→ Assignment 1
Answer these from the Mitomycin text:
(a) How long is the application duration that must be followed?
(b) What is the temperature range for storing Mitomycin?
(c) Which guidelines must the disposal of used kits and sponges follow?
→ Assignment 2
Please repeat a portion of the Mitomycin text word for word. Begin at the words "The most notable warning" and stop after "of surgical sites.".

→ Passage to read

○ ○ ○ ○

The most notable warning when taking Mitomycin is its application site. Because this medication is a cytotoxic agent, it's imperative that its application is reserved only for the topical use of surgical sites.
As mentioned earlier, if Mitomycin is used intraocularly, severe reactions occur. This includes cellular death, which can lead to retinal and corneal infarction. Other severe reactions when used in this manner include ciliary body atrophy and complete blindness.
The potency of Mitomycin requires precise application time limits. Failure to adhere to the two-minute application duration can result in serious side effects. Perhaps the most severe side effects is thinning or perforation of the cornea. Should the solution accidentally come in contact with certain eye components, such as the corneal endothelium, the cytotoxic nature of Mitomycin will cause permanent cell death.
While Mitomycin is generally considered safe when used according to the established best practices, there is substantial evidence this medicine can be detrimental during pregnancy.
Officially categorized as 'œX,' use of Mitomycin while pregnant is not recommended as the potential benefits do not outweigh the risk of adverse reactions. Although it's not established whether or not the medicine can be passed through breast milk, breastfeeding mothers should discuss the possibility or risk with their physician.
While still debated, studies have shown Mitomycin may be dangerous when taken while pregnant, or when conception occurs during treatment. The most notable risk is serious fetal harm. If a patient is attempting to become pregnant around treatment dates, Mitomycin therapy may not be recommended.
According to clinical trials, Mitomycin treatments have been connected with an increased risk and/or instance of post-surgery hypotony. This situation is when a cataract is removed. While rare, this situation results in a non-healing or continuously leaking wound. When this occurs, it's possible to experience internal fistulas.
When used in phakic patients, the use of Mitomycin has been attributed to an increased instance rate of cataract formation and lenticular alteration. Patients who have had a negative interaction with Mitomycin in the past shouldn't continue to use this medication.
Because Mitomycin will be administered in a clinical setting, storage is under the supervision of medical professionals. As a general rule, Mitomycin should be stored in a dry location with temperates no lower than 68 degrees Fahrenheit, and no higher than 77 degrees Fahrenheit.
Due to the serious nature of the medication, storage and handling procedures must align with the established guidelines for all anti-cancer drugs. Disposal of used kits and sponges must align with chemotherapy disposal guidelines.

○ ○ ○ ○

→ Saved data entries
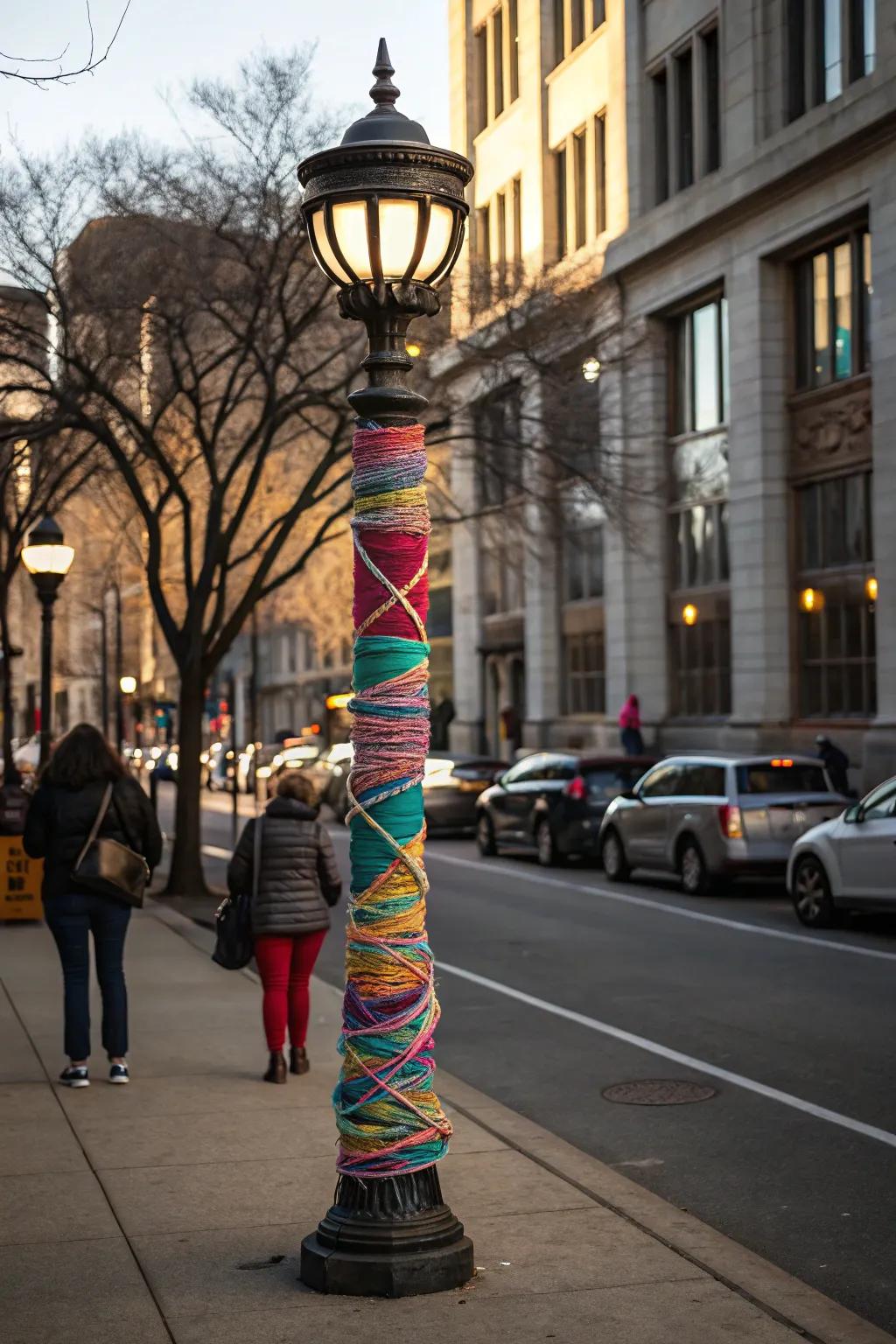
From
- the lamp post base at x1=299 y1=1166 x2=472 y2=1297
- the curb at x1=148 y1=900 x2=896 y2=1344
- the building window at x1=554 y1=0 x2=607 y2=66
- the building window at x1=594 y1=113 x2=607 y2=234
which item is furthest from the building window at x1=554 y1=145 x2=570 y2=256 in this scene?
the lamp post base at x1=299 y1=1166 x2=472 y2=1297

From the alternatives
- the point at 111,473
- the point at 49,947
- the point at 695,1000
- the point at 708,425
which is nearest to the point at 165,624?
the point at 111,473

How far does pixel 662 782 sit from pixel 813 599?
12.4m

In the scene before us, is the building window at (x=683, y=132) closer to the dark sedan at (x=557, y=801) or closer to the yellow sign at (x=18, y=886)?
the dark sedan at (x=557, y=801)

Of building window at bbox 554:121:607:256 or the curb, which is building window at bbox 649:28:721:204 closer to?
building window at bbox 554:121:607:256

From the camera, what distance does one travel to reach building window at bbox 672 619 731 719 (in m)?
38.2

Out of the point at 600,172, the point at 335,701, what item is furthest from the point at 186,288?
the point at 335,701

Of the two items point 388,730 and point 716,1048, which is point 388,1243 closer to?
point 388,730

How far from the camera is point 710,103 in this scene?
1497 inches

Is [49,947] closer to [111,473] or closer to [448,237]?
[448,237]

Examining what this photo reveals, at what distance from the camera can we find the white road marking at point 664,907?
16031mm

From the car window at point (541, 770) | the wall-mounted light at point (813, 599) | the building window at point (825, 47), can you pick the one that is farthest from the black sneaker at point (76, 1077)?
the building window at point (825, 47)

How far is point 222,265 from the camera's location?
2161cm

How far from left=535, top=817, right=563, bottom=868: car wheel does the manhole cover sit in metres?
15.7

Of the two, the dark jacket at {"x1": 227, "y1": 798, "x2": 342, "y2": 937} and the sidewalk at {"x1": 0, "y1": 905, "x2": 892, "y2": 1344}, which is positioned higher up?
the dark jacket at {"x1": 227, "y1": 798, "x2": 342, "y2": 937}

○ ○ ○ ○

→ Output 1
(a) Two minutes.
(b) No lower than 68 degrees Fahrenheit and no higher than 77 degrees Fahrenheit.
(c) Chemotherapy disposal guidelines.

→ Output 2
The most notable warning when taking Mitomycin is its application site. Because this medication is a cytotoxic agent, it's imperative that its application is reserved only for the topical use of surgical sites.